* _FRAGMENTO DE PÁGINA_
= = = =
Las representaciones colectivas de los espacios que forman territorios se ven cada vez más embrolladas e incluso desestabilizadas por el ciberespacio, que puede actuar como sobreimpresión de los mismos referentes. Habitamos (y habitaremos cada vez más) en dos mundos (llamados real/virtual) de los que el segundo es muy mal conocido y aún está débilmente representado, por ejemplo, con Second Life. Las RET empujan a un cambio de paradigma, tanto más por cuanto son ordenadores o ‘pequeñas pantallas’ (las de los teléfonos móviles) las que comunican entre ellos, pero que pronto se operarán múltiples intercambios informacionales entre todo tipo de objetos con el ‘Internet de los objetos’. Anticipar esta evolución no significa en absoluto sumergirse en la ciencia-ficción, aunque esta última haya sabido imaginar y poner en escena el ciberespacio.
= = = =
* _DATOS DE ORIGEN_
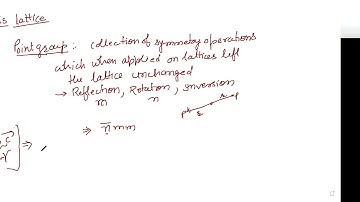 Bravais lattices in 2D  part1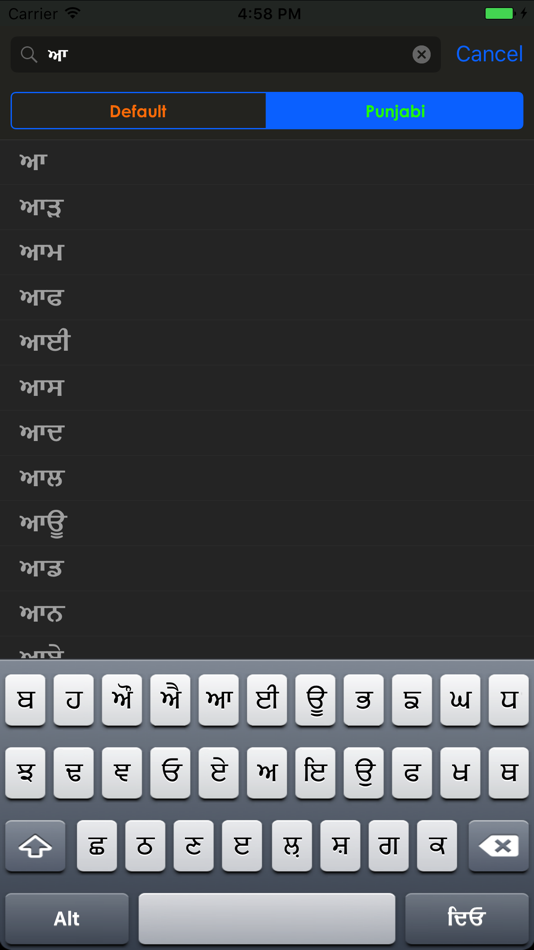 #2. Punjabi Dictionary + (iOS) 由: TopOfStack Software Limited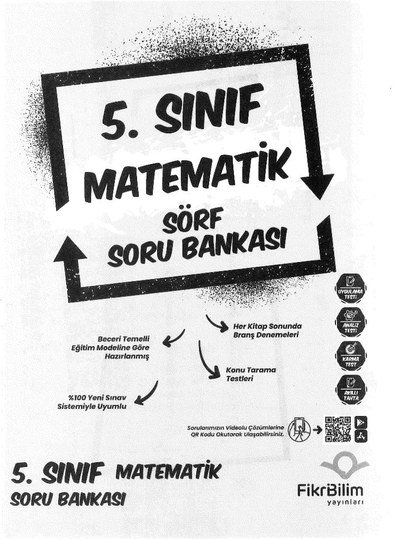 MATEMATİK SÖRF SORU BANKASI ANKA Fotokopi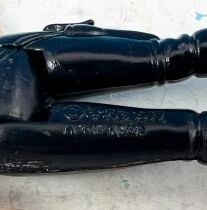 Star Wars - Kenner Vintage Loose - Han Solo \ Grosse T&ecirc;te\  (Made in Hong Kong)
= = = =
* _EJERCICIOS_
A - Di si cada afirmación coincide con el fragmento sobre el ciberespacio. Responde sí o no y cita tal cual las palabras del fragmento que lo deciden: (i) El mundo virtual es muy bien conocido. (ii) Anticipar esta evolución no equivale a meterse en la ciencia-ficción. (iii) Se nombra Second Life.
B - Repite sin cambios la parte del fragmento sobre el ciberespacio que abre con las palabras donde aparece "Las representaciones colectivas" y cierra con "escena el ciberespacio.".

* _RESPUESTAS_
A -
(i) No: "el segundo es muy mal conocido y aún está débilmente representado"
(ii) Sí: "Anticipar esta evolución no significa en absoluto sumergirse en la ciencia-ficción"
(iii) Sí: "por ejemplo, con Second Life"

B -
Las representaciones colectivas de los espacios que forman territorios se ven cada vez más embrolladas e incluso desestabilizadas por el ciberespacio, que puede actuar como sobreimpresión de los mismos referentes. Habitamos (y habitaremos cada vez más) en dos mundos (llamados real/virtual) de los que el segundo es muy mal conocido y aún está débilmente representado, por ejemplo, con Second Life. Las RET empujan a un cambio de paradigma, tanto más por cuanto son ordenadores o ‘pequeñas pantallas’ (las de los teléfonos móviles) las que comunican entre ellos, pero que pronto se operarán múltiples intercambios informacionales entre todo tipo de objetos con el ‘Internet de los objetos’. Anticipar esta evolución no significa en absoluto sumergirse en la ciencia-ficción, aunque esta última haya sabido imaginar y poner en escena el ciberespacio.